## SHORT EXERCISE
In the lines below, replace every "footprint in snow" with "boot print in snow" and leave everything else unchanged. Omit the pictures from your answer.

**** RECORD EXTRACTS

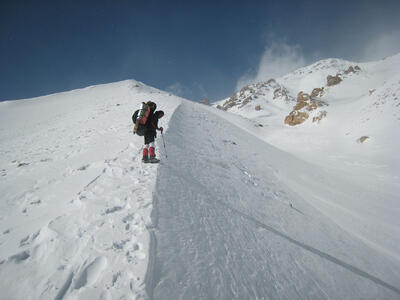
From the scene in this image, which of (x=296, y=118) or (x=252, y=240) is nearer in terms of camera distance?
(x=252, y=240)

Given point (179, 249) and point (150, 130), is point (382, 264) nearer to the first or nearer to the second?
point (179, 249)

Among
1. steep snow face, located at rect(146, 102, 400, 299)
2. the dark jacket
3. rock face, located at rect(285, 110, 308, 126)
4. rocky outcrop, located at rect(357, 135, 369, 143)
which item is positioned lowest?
steep snow face, located at rect(146, 102, 400, 299)

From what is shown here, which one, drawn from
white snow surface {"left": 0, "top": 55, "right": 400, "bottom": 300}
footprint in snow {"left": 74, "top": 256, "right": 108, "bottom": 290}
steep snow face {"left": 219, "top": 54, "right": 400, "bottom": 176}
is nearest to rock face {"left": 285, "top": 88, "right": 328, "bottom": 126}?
steep snow face {"left": 219, "top": 54, "right": 400, "bottom": 176}

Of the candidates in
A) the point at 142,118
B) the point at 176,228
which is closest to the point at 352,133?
the point at 142,118

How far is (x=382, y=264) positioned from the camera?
18.2 ft

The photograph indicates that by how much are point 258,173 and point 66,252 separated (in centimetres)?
801

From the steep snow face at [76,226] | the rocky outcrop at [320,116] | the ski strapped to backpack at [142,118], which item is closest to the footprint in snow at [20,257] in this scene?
the steep snow face at [76,226]

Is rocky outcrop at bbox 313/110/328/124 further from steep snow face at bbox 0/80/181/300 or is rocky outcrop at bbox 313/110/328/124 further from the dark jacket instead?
steep snow face at bbox 0/80/181/300

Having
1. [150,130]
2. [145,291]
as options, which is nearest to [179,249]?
[145,291]

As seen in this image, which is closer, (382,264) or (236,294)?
(236,294)

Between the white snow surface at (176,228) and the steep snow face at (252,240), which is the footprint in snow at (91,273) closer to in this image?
the white snow surface at (176,228)

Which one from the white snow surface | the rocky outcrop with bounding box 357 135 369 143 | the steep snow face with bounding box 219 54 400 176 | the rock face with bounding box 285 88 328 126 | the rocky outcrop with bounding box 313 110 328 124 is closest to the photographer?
the white snow surface

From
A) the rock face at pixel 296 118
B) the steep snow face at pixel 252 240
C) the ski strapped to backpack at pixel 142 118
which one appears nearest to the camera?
the steep snow face at pixel 252 240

********

## COMPLETE ANSWER
From the scene in this image, which of (x=296, y=118) or (x=252, y=240) is nearer in terms of camera distance?
(x=252, y=240)

Given point (179, 249) and point (150, 130), is point (382, 264) nearer to the first or nearer to the second?
point (179, 249)

Among
1. steep snow face, located at rect(146, 102, 400, 299)
2. the dark jacket
3. rock face, located at rect(285, 110, 308, 126)
4. rocky outcrop, located at rect(357, 135, 369, 143)
which item is positioned lowest?
steep snow face, located at rect(146, 102, 400, 299)

From what is shown here, which one, drawn from
white snow surface {"left": 0, "top": 55, "right": 400, "bottom": 300}
boot print in snow {"left": 74, "top": 256, "right": 108, "bottom": 290}
steep snow face {"left": 219, "top": 54, "right": 400, "bottom": 176}
is nearest to rock face {"left": 285, "top": 88, "right": 328, "bottom": 126}?
steep snow face {"left": 219, "top": 54, "right": 400, "bottom": 176}

Of the candidates in
A) the point at 142,118
B) the point at 176,228
which is closest to the point at 352,133?
the point at 142,118

How far is (x=382, y=264) positioned from the camera?
18.2 ft

The photograph indicates that by how much are point 258,173 and point 66,252 separated (in centimetres)?
801

From the steep snow face at [76,226] | the rocky outcrop at [320,116] | the ski strapped to backpack at [142,118], which item is closest to the boot print in snow at [20,257] in this scene?
the steep snow face at [76,226]

Is rocky outcrop at bbox 313/110/328/124 further from steep snow face at bbox 0/80/181/300 or is rocky outcrop at bbox 313/110/328/124 further from the dark jacket instead?
steep snow face at bbox 0/80/181/300

Having
1. [150,130]
2. [145,291]
as options, which is nearest to [179,249]?
[145,291]

As seen in this image, which is closer, (382,264) or (236,294)?
(236,294)

Between the white snow surface at (176,228) and the steep snow face at (252,240), which is the boot print in snow at (91,273) closer to in this image?
the white snow surface at (176,228)

Which one from the white snow surface | the rocky outcrop with bounding box 357 135 369 143 | the steep snow face with bounding box 219 54 400 176 | the rock face with bounding box 285 88 328 126 | the rocky outcrop with bounding box 313 110 328 124 is closest to the photographer?
the white snow surface

From
A) the rock face at pixel 296 118
B) the steep snow face at pixel 252 240
C) the ski strapped to backpack at pixel 142 118
which one appears nearest to the camera?
the steep snow face at pixel 252 240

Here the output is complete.